# [CONSIGNES]
1. Répondez aux questions suivantes sur le texte sur la lettre :
(a) À qui le groupe des trois amis s'apprête-t-il à rendre visite ?
(b) Quel mot, écrit en capitales, émerge du fragment de phrase effacé ?
(c) Par quelle phrase le correspondant conclut-il sa lettre ?
2. Reprenez le texte sur la lettre après sa dernière phrase et rédigez-en la suite.

# [TEXTE DE LECTURE]
########
Que reste-t-il sur les quelques lignes de la lettre proprement dite ? Essentiellement un court paragraphe sur le fait qu’il voudrait bien me faire partager ce qu’il ressent dans cet endroit perdu de l’Ariège où le groupe des trois amis s’apprête à rendre visite à une communauté hippie très à l’écart. Le plastique blanc, froissé, prend la relève du carton et supporte un fragment de phrase effacé dont il n’émerge, en capitales nerveuses, qu’un mot désormais isolé, écrit plus gros que les autres, et auquel la perte irrémédiable de son contexte donne une comique mais poétique incongruité : « BABYLONE ». Sur les pages à carreaux, il énumère les éléments du lieu : la montagne, l’air pur, les petits oiseaux, l’herbe verte. Le procédé de cette description, est si outrageusement insuffisant, il évoque les clichés d’une nature si convenue, qu’il en acquiert la poignante dignité du meilleur aveu d’impuissance à rendre compte par les mots. C’est cet aveu d’impuissance qui traduit au mieux la magie de cet endroit là-bas, si beau, si unique, qu’il n’est pas supportable d’en jouir tout seul « j’aimerais tant que tu puisses en profiter ». Sur la page suivante, cette même phrase répétée devient un cri : « je voudrais tant que tu puisses en profiter », et l’écriture fébrile s’affole, fait état de graves difficultés rencontrées cette année, mais qu’il serait impossible d’expliquer. L’envie de partager devient aussi impérieuse qu’elle est impuissante, elle s’étend au-delà du moment, de la situation, de la joie ressentie ici et maintenant, pour secouer des souvenirs douloureux qui lui remontent dans les doigts jusque dans la lettre. « On m’interpelle, je dois y aller ». Mon correspondant veut échapper à cela, à cette souffrance, à cette lettre qui soudain le domine et l’arrache à l’instant heureux qu’il était en train de vivre. Il conclut : « Je suis si triste que tu ne puisses voir ça ». Sa tristesse soudain envahissante est finalement endiguée et même réinvestie dans ce pur moment de bonheur dont participe l’envie de partager.

Quant à moi, je suis si triste d’avoir déjà fini de lire. Si triste.

Cette lettre est La Lettre.

Elle me renvoie soudain à ce monde de tous les messages, les correspondances, et courriers électroniques, tout ce que nous envoyons et que nous recevons, le cliquetis des claviers, les stylos empruntés, les portables et les bouts de papier, les instants volés au boulot, chez soi, en vacances, cette frêle construction bricolée, incessante. Je pense à toi et je te le fais savoir, disent d’abord toutes les lettres et tous les messages non professionnels.

Quelqu’un, un ami qui ne l’est pas assez pour me faire part d’autre chose, m’écrit trois mots au milieu de l’Ariège pour me dire qu’il m’écrit, rien de plus.
########
# [DONNÉES FOURNIES]
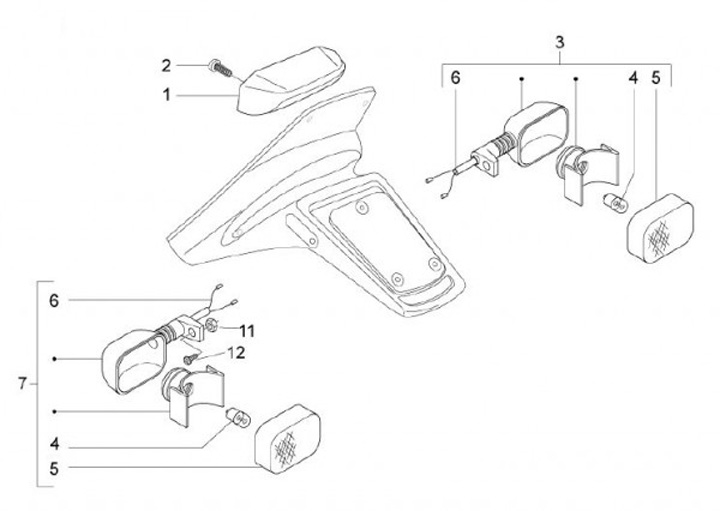 2
1
3
6
4
5
6
11
12
7
4
5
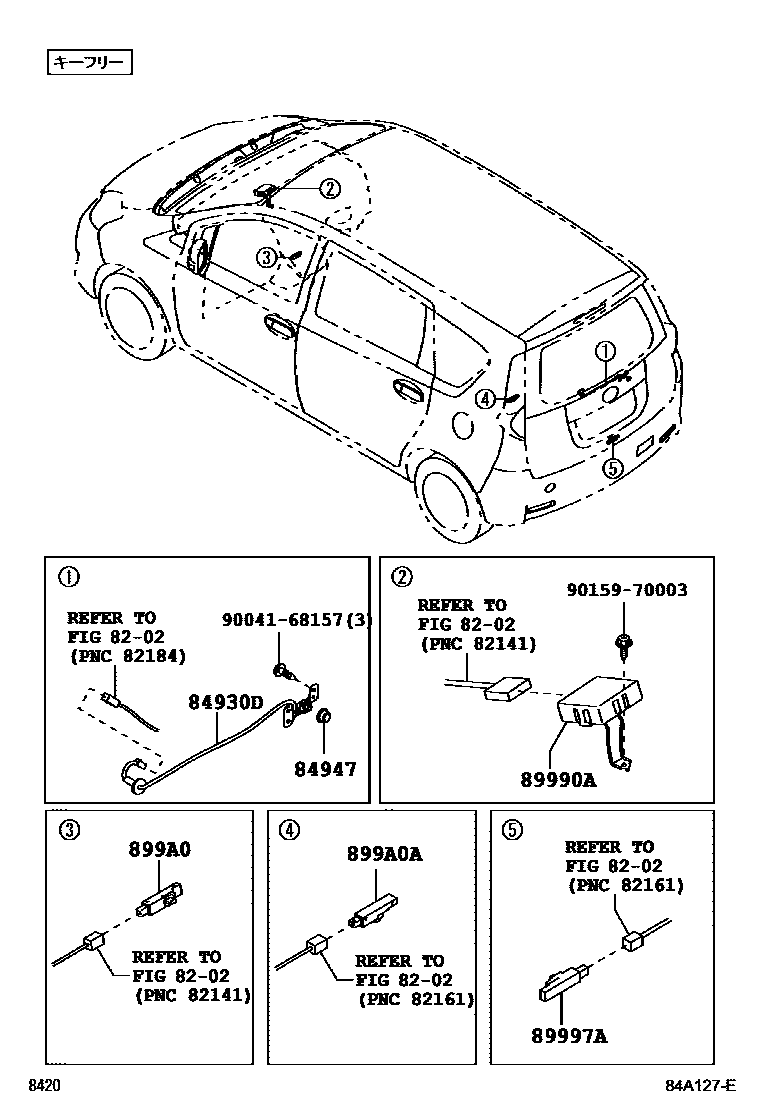 キーフリー

2
3
1
4
5

1
REFER TO
FIG 82-02
(PNC 82184)
90041-68157(3)
84930D
84947

2
REFER TO
FIG 82-02
(PNC 82141)
90159-70003
89990A

3
899A0
REFER TO
FIG 82-02
(PNC 82141)

4
899A0A
REFER TO
FIG 82-02
(PNC 82161)

5
REFER TO
FIG 82-02
(PNC 82161)
89997A

8420
84A127-E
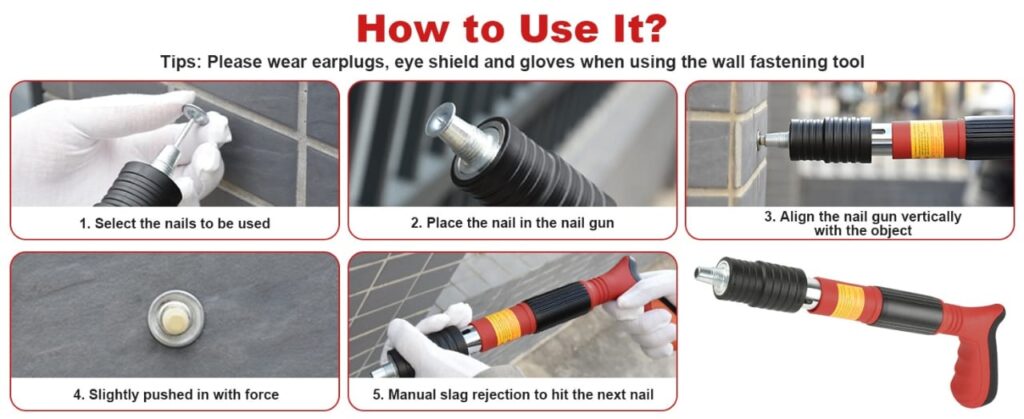 How to Use It?

Tips: Please wear earplugs, eye shield and gloves when using the wall fastening tool

1. Select the nails to be used

2. Place the nail in the nail gun

3. Align the nail gun vertically with the object

4. Slightly pushed in with force

5. Manual slag rejection to hit the next nail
########
# [CORRIGÉ]
1.
(a) À une communauté hippie très à l'écart.
(b) Le mot « BABYLONE ».
(c) « Je suis si triste que tu ne puisses voir ça ».

2.
Ce qui me fascine, c’est l’énergie déployée à cette fin. Je l’imagine sur son caillou montagnard en train de chercher du papier, de déchirer un emballage de biscuits, de se faire donner un carbone froissé au fond de la poche d’un de ses amis (ce doit être son nom, lequel m’est inconnu, qui figure à l’endroit du formulaire), de prélever un morceau de plastique sur un des sacs de provisions. Compte tenu de la difficulté si perceptible de toutes ces opérations, tout ce que tait nécessairement mon interlocuteur de ce qu’il lui a fallu ensuite effectuer pour que la lettre me parvienne, et qui était, dans les circonstances où il se trouvait, bien plus difficile encore que tout ce qui précédait — trouver une enveloppe, un timbre, une boite aux lettres, conserver les fragments et surmonter la tentation de les oublier ou de les détruire passé le moment et les circonstances de l’écriture — tout cela me fait apparaître cette lettre reçue ce matin comme une chose miraculée, mille fois menacée par ses faiblesses, fragile mais supportée par une solide intention, infiniment touchante.

Je suis touchée par le bel élan impulsif qui l’a suscitée, et qui s’est révélé suffisamment fort pour supporter d’être relayé par des contraintes multiples mais assumées. L’envie de partager a fait son chemin.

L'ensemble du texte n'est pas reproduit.